Formative assessment
3 min- Write 3 sentences, each using an infinitive in a different function (noun, adjective, adverb).
- Identify the infinitive function: 'She wrote to clarify her thinking.'
Closure
2 min- Restate: infinitives are flexible — they can be nouns, adjectives, or adverbs; identify the JOB
- Preview lesson 9: active vs. passive voice
Homework
15 min- Find 5 sentences with infinitives in your synthesis-essay sources. Copy into sentences-I-admire notebook with function labeled (noun / adjective / adverb).
Exercises in this lesson
Differentiation
- MG-5 verbal-taxonomy card at desk
- 3-question test card
- Pre-marked example sentences
- Find 5 infinitives in your sources; label each function
- Rewrite a body paragraph from your synthesis essay using 3 different infinitive functions
- Bilingual infinitive function card (many languages mark infinitives differently)
- Oral function-identification with peer
- Pre-marked sentences with infinitives highlighted
- Reduced target: identify function in 5 sentences instead of 10
Teacher notes
Infinitives complete the verbal triad.
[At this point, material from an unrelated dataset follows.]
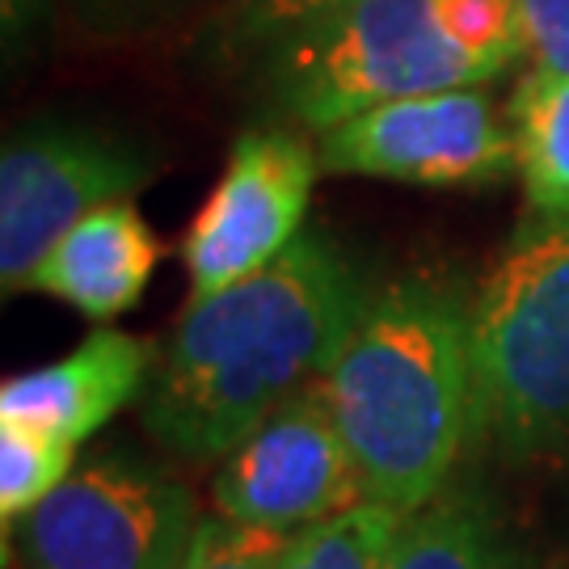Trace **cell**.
I'll list each match as a JSON object with an SVG mask.
<instances>
[{"label":"cell","mask_w":569,"mask_h":569,"mask_svg":"<svg viewBox=\"0 0 569 569\" xmlns=\"http://www.w3.org/2000/svg\"><path fill=\"white\" fill-rule=\"evenodd\" d=\"M363 270L329 232H300L253 279L190 300L140 392L143 430L220 465L287 397L321 380L363 312Z\"/></svg>","instance_id":"cell-1"},{"label":"cell","mask_w":569,"mask_h":569,"mask_svg":"<svg viewBox=\"0 0 569 569\" xmlns=\"http://www.w3.org/2000/svg\"><path fill=\"white\" fill-rule=\"evenodd\" d=\"M321 388L367 502L427 507L477 443V291L430 266L371 287Z\"/></svg>","instance_id":"cell-2"},{"label":"cell","mask_w":569,"mask_h":569,"mask_svg":"<svg viewBox=\"0 0 569 569\" xmlns=\"http://www.w3.org/2000/svg\"><path fill=\"white\" fill-rule=\"evenodd\" d=\"M477 443L510 465L569 448V216L528 211L477 287Z\"/></svg>","instance_id":"cell-3"},{"label":"cell","mask_w":569,"mask_h":569,"mask_svg":"<svg viewBox=\"0 0 569 569\" xmlns=\"http://www.w3.org/2000/svg\"><path fill=\"white\" fill-rule=\"evenodd\" d=\"M502 72L443 34L435 0H350L258 56L270 110L312 140L376 106L472 89Z\"/></svg>","instance_id":"cell-4"},{"label":"cell","mask_w":569,"mask_h":569,"mask_svg":"<svg viewBox=\"0 0 569 569\" xmlns=\"http://www.w3.org/2000/svg\"><path fill=\"white\" fill-rule=\"evenodd\" d=\"M199 523L194 493L169 472L89 456L18 523V569H182Z\"/></svg>","instance_id":"cell-5"},{"label":"cell","mask_w":569,"mask_h":569,"mask_svg":"<svg viewBox=\"0 0 569 569\" xmlns=\"http://www.w3.org/2000/svg\"><path fill=\"white\" fill-rule=\"evenodd\" d=\"M157 152L89 122H39L0 152V279L30 291L42 258L68 228L106 203H131L157 182Z\"/></svg>","instance_id":"cell-6"},{"label":"cell","mask_w":569,"mask_h":569,"mask_svg":"<svg viewBox=\"0 0 569 569\" xmlns=\"http://www.w3.org/2000/svg\"><path fill=\"white\" fill-rule=\"evenodd\" d=\"M321 173L427 190H486L519 173L510 122L486 84L376 106L317 136Z\"/></svg>","instance_id":"cell-7"},{"label":"cell","mask_w":569,"mask_h":569,"mask_svg":"<svg viewBox=\"0 0 569 569\" xmlns=\"http://www.w3.org/2000/svg\"><path fill=\"white\" fill-rule=\"evenodd\" d=\"M317 178V140L308 143L287 127H253L237 136L220 182L182 237L190 300L244 283L283 258L287 244L305 232L300 224Z\"/></svg>","instance_id":"cell-8"},{"label":"cell","mask_w":569,"mask_h":569,"mask_svg":"<svg viewBox=\"0 0 569 569\" xmlns=\"http://www.w3.org/2000/svg\"><path fill=\"white\" fill-rule=\"evenodd\" d=\"M216 515L244 528L305 536L367 502L363 477L333 422L321 380L287 397L211 481Z\"/></svg>","instance_id":"cell-9"},{"label":"cell","mask_w":569,"mask_h":569,"mask_svg":"<svg viewBox=\"0 0 569 569\" xmlns=\"http://www.w3.org/2000/svg\"><path fill=\"white\" fill-rule=\"evenodd\" d=\"M152 350L136 333L93 329L72 355L9 376L0 388V422L34 427L60 443H81L102 430L148 385Z\"/></svg>","instance_id":"cell-10"},{"label":"cell","mask_w":569,"mask_h":569,"mask_svg":"<svg viewBox=\"0 0 569 569\" xmlns=\"http://www.w3.org/2000/svg\"><path fill=\"white\" fill-rule=\"evenodd\" d=\"M161 262V241L136 203H106L63 232L42 258L30 291L56 296L89 321H114L136 305Z\"/></svg>","instance_id":"cell-11"},{"label":"cell","mask_w":569,"mask_h":569,"mask_svg":"<svg viewBox=\"0 0 569 569\" xmlns=\"http://www.w3.org/2000/svg\"><path fill=\"white\" fill-rule=\"evenodd\" d=\"M385 569H528V557L486 489L451 481L427 507L401 515Z\"/></svg>","instance_id":"cell-12"},{"label":"cell","mask_w":569,"mask_h":569,"mask_svg":"<svg viewBox=\"0 0 569 569\" xmlns=\"http://www.w3.org/2000/svg\"><path fill=\"white\" fill-rule=\"evenodd\" d=\"M528 211L569 216V77L531 68L507 102Z\"/></svg>","instance_id":"cell-13"},{"label":"cell","mask_w":569,"mask_h":569,"mask_svg":"<svg viewBox=\"0 0 569 569\" xmlns=\"http://www.w3.org/2000/svg\"><path fill=\"white\" fill-rule=\"evenodd\" d=\"M72 443L21 422H0V519L13 531L72 472Z\"/></svg>","instance_id":"cell-14"},{"label":"cell","mask_w":569,"mask_h":569,"mask_svg":"<svg viewBox=\"0 0 569 569\" xmlns=\"http://www.w3.org/2000/svg\"><path fill=\"white\" fill-rule=\"evenodd\" d=\"M397 523H401L397 510L380 502H359L338 519L296 536L287 569H385Z\"/></svg>","instance_id":"cell-15"},{"label":"cell","mask_w":569,"mask_h":569,"mask_svg":"<svg viewBox=\"0 0 569 569\" xmlns=\"http://www.w3.org/2000/svg\"><path fill=\"white\" fill-rule=\"evenodd\" d=\"M342 4H350V0H232L224 21H220L216 47L224 56H253L258 60L266 47H274L291 30L326 18Z\"/></svg>","instance_id":"cell-16"},{"label":"cell","mask_w":569,"mask_h":569,"mask_svg":"<svg viewBox=\"0 0 569 569\" xmlns=\"http://www.w3.org/2000/svg\"><path fill=\"white\" fill-rule=\"evenodd\" d=\"M291 536L262 528H244L237 519L211 515L199 523L182 569H287Z\"/></svg>","instance_id":"cell-17"},{"label":"cell","mask_w":569,"mask_h":569,"mask_svg":"<svg viewBox=\"0 0 569 569\" xmlns=\"http://www.w3.org/2000/svg\"><path fill=\"white\" fill-rule=\"evenodd\" d=\"M435 18L451 42L498 68H510L523 56L515 0H435Z\"/></svg>","instance_id":"cell-18"},{"label":"cell","mask_w":569,"mask_h":569,"mask_svg":"<svg viewBox=\"0 0 569 569\" xmlns=\"http://www.w3.org/2000/svg\"><path fill=\"white\" fill-rule=\"evenodd\" d=\"M515 13L531 68L569 77V0H515Z\"/></svg>","instance_id":"cell-19"},{"label":"cell","mask_w":569,"mask_h":569,"mask_svg":"<svg viewBox=\"0 0 569 569\" xmlns=\"http://www.w3.org/2000/svg\"><path fill=\"white\" fill-rule=\"evenodd\" d=\"M47 13V0H0V26H4V42L21 47L34 34V26Z\"/></svg>","instance_id":"cell-20"}]
</instances>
Students often resist the three-function flexibility — they want a single rule. The 3-question test ('is it a noun? adjective? adverb?') is the most reliable diagnostic. Adichie's TED talk is rich in infinitive-as-noun constructions ('to tell only a single story is to risk'); use as mentor text. After this lesson, students should be able to identify all three verbals in any sentence — schedule a brief diagnostic in lesson 9 to confirm.